Der Kauf war nicht geplant. Er kam durch die freundschaftliche Beziehung zu den vorgängigen Besitzern, Rolf und Heide Harzheim vom Gestüt Bona und der Trainer-Familie Schiergen zustande. Meine Partnerin Nina Zosso, die seit Jahren als Führerin zum Team gehört, hat mich bei diesem Entscheid unterstützt. Solange Mombasa Lust hat und gesund bleibt, darf Sie also noch einige Skikjörings laufen.
Mombasa wird beim deutschen Championtrainer Peter Schiergen in Köln trainiert. Obwohl das nicht gerade um die Ecke ist, hast du ihr Training sicher im Blick. Wird ein Skikjöring-Pferd gleich auf das White Turf-Meeting vorbereitet wie die Starter der «normalen» Flachrennen auf Schnee oder gibt es da Unterschiede?
«Alte Bäume sollte man nicht verpflanzen», dies ist sicher ein Grund, wieso Mombasa in Köln bleibt. Zu Peter Schiergen und seinem Team habe ich vollstes Vertrauen und ich werde über den Trainingsstand immer auf dem Laufenden gehalten. Mich freut es sehr, dass einer der besten Trainer Europas, sich die Zeit für ein Skikjöring-Pferd nimmt. Peter hat Mombi selber an der Doppellonge «eingefahren» und praktiziert dies noch heute vor den Rennen. Ansonsten läuft das Training gleich ab wie bei den Pferden die «normale» Flachrennen bestreiten.
Mombasa_Training (Videolink)
Klickt unbedingt auf das Video, das Peter Schiergen beim Skijöring-Training mit Mombasa zeigt. Die beiden geben alles. 😉 😉
Reiterliches Können von Vorteil
Und wie sieht deine Vorbereitung aus? Ist es eher wichtig im Konditions- und Kraftbereich intensiver zu trainieren oder sind die Stunden auf den Skiern entscheidend?

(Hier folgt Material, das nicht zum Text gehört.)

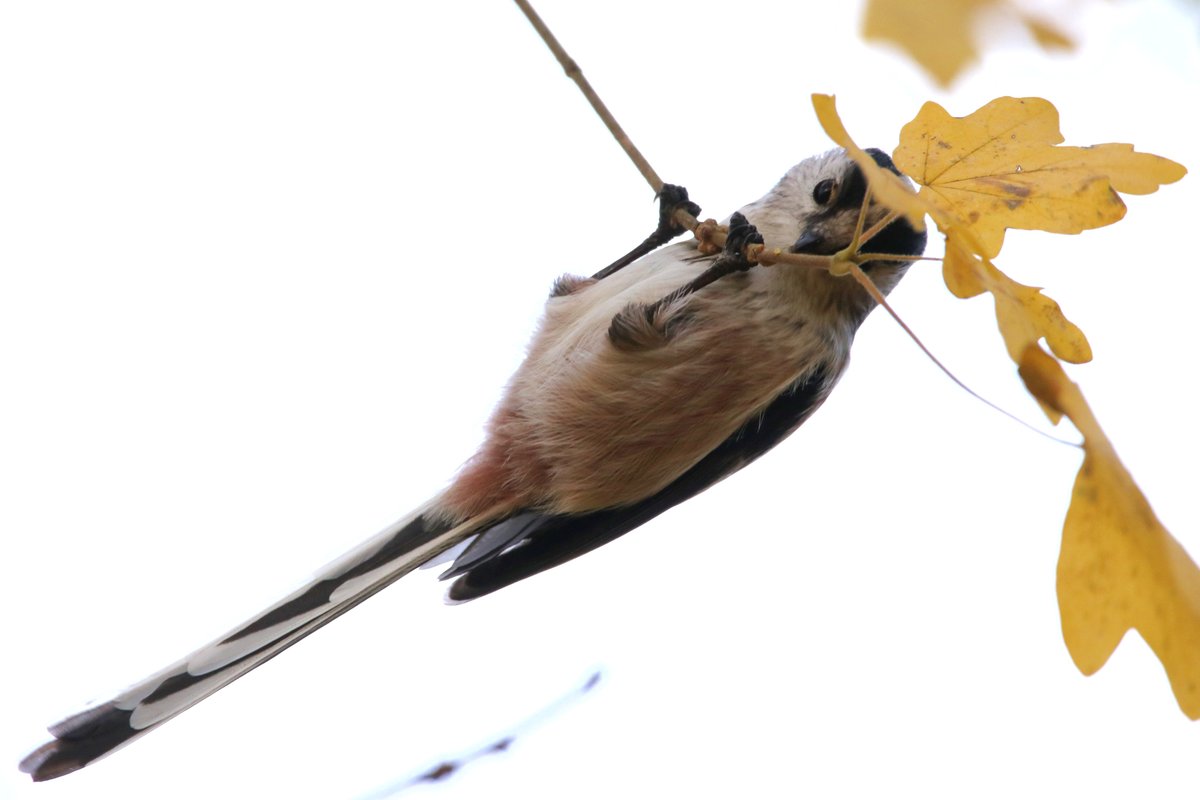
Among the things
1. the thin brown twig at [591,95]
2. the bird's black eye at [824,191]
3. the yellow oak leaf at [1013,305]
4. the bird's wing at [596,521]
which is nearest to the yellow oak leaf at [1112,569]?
the yellow oak leaf at [1013,305]

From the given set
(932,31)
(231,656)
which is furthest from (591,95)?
(231,656)

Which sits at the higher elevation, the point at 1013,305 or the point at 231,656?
the point at 231,656

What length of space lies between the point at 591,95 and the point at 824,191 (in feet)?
2.41

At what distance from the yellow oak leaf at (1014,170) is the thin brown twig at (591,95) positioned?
1.49 feet

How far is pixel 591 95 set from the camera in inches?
65.1

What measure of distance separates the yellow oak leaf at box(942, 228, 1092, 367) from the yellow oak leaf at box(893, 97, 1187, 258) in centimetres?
9

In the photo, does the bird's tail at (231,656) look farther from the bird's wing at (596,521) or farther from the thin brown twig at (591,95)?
the thin brown twig at (591,95)

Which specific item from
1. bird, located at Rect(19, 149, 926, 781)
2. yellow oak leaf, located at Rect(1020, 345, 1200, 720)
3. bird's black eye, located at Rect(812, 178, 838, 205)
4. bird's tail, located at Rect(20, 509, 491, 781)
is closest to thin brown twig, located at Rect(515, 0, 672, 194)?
bird, located at Rect(19, 149, 926, 781)

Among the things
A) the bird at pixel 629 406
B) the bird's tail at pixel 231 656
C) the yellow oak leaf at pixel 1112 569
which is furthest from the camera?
the bird at pixel 629 406

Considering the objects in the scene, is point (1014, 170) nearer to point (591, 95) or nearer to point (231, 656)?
point (591, 95)

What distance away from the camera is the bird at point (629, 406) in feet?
7.01

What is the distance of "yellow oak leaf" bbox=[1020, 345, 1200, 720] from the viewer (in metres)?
1.06

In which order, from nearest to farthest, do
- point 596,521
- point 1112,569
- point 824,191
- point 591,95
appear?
point 1112,569 < point 591,95 < point 824,191 < point 596,521

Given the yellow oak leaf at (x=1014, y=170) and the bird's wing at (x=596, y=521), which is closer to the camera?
the yellow oak leaf at (x=1014, y=170)
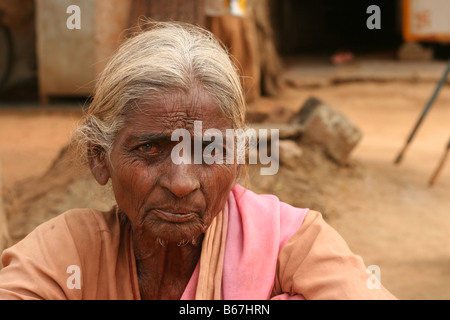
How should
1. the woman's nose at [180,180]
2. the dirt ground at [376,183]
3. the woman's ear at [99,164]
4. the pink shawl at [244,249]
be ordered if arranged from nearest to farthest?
1. the woman's nose at [180,180]
2. the pink shawl at [244,249]
3. the woman's ear at [99,164]
4. the dirt ground at [376,183]

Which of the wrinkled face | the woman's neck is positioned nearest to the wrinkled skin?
the wrinkled face

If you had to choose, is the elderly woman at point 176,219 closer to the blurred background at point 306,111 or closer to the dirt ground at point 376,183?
the blurred background at point 306,111

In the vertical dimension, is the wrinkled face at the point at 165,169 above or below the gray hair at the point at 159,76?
below

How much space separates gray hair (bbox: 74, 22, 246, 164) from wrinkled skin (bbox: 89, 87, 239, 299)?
0.03 metres

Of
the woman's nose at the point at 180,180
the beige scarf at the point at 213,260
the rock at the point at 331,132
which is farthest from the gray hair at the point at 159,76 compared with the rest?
the rock at the point at 331,132

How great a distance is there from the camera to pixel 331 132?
6.25 metres

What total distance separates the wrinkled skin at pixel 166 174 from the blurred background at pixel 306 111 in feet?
1.49

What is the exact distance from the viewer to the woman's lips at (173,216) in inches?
76.0

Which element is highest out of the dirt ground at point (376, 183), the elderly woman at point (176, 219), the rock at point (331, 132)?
the elderly woman at point (176, 219)

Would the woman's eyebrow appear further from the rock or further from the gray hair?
the rock

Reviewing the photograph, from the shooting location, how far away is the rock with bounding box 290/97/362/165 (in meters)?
6.27

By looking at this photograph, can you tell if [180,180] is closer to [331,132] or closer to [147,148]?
[147,148]
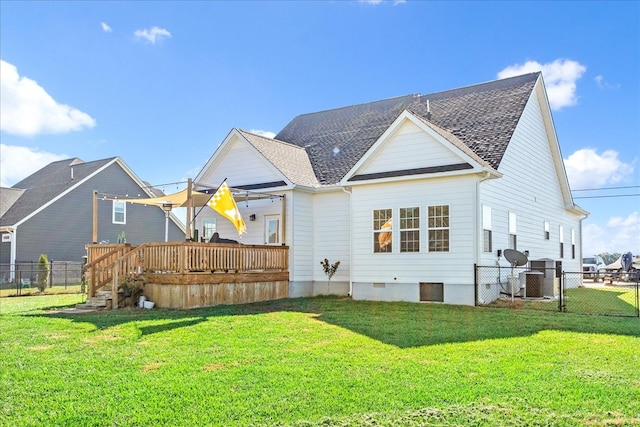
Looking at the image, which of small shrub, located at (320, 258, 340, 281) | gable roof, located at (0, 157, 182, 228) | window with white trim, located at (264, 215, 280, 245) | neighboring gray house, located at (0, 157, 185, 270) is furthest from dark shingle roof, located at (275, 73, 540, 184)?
neighboring gray house, located at (0, 157, 185, 270)

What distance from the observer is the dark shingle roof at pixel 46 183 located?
27364 mm

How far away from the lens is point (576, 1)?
586 inches

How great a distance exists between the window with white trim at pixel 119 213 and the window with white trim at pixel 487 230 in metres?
22.4

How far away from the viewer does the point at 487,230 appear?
1443 cm

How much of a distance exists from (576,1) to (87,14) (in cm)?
1393

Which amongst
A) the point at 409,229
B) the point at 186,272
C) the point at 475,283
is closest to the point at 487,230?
the point at 475,283

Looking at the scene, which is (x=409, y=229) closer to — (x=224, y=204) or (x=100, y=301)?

Für mich ist beides wichtig. Im Rennen hat man keine Zeit sich noch aufs Skifahren zu konzentrieren. Das muss automatisch laufen. Und neben der Athletik und dem Skifahren sollte auch etwas reiterliches Können vorhanden sein um optimal auf das Pferd einzugehen und einzuwirken.
Am 8. Dezember 2015 ist Mombasa in einem Vorbereitungsrennen in Neuss unplaziert ins Ziel gekommen. Ich gehe davon aus, dass dieses Resultat kein «Beinbruch» war und es in erster Linie darum ging, sie in Schwung zu bringen. Verrätst du den Lesern von Galoppszene wie ihr Formstand aktuell – ein paar Tage vor dem ersten St. Moritzer-Renntag ist?
Der aktuelle Formstand stimmt. Da Mombasa nur noch auf Schnee Spass am Rennen hat, läuft sie den Sommer durch nicht mehr. Das Vorbereitungsrennen hat eindrücklich gezeigt, dass die volle Konzentration auf die Skikjörings, für Mombasa das Richtige ist. Und sie mag im Rennen weder Sand noch zuviel Schnee am Kopf. Für mich als Fahrer ist das immer wieder eine Herausforderung, da ich sie im Rennen ideal positionieren muss, damit sie vollen Einsatz zeigt und sich von fliegenden Schneeschollen nicht irritieren lässt.
Da Mombasa nun dir gehört, hast du dir sicher schon Gedanken darüber gemacht, was nach der Rennkarriere aus der Königin des Engadins wird. Wird sie bei dir den Lebensabend geniessen und Mama von vielen kleinen Schneetalenten werden? Du hast ja bereits Erfahrung als Züchter von Rennpferden. Mombasa ist eine Tochter vom zweimaligen Gruppe I-Sieger Black Sam Bellamy und ihre Mutter Murnau (von Rudimentary) war immerhin Listensiegerin.
Natürlich habe ich mir bereits Gedanken gemacht. Mombasa ist selbst eine Black-Type Stute (Listed-Dritte als Zweijährige) und ihre Halbschwester Mascara ist die Mutter von Max Dynamite, dem Zweitplazierten im letzten Melbourne-Cup. Ich denke die Voraussetzungen für eine schöne zweite Karriere von Mombi als Zuchtstute sind gegeben.
Ganz herzlichen Dank, Adrian, für dieses Interview. Ich und die Leser von Galoppszene drücken dir und Mombasa für die drei diesjährigen Skikjörings die Daumen und wünschen euch Hals und Bein.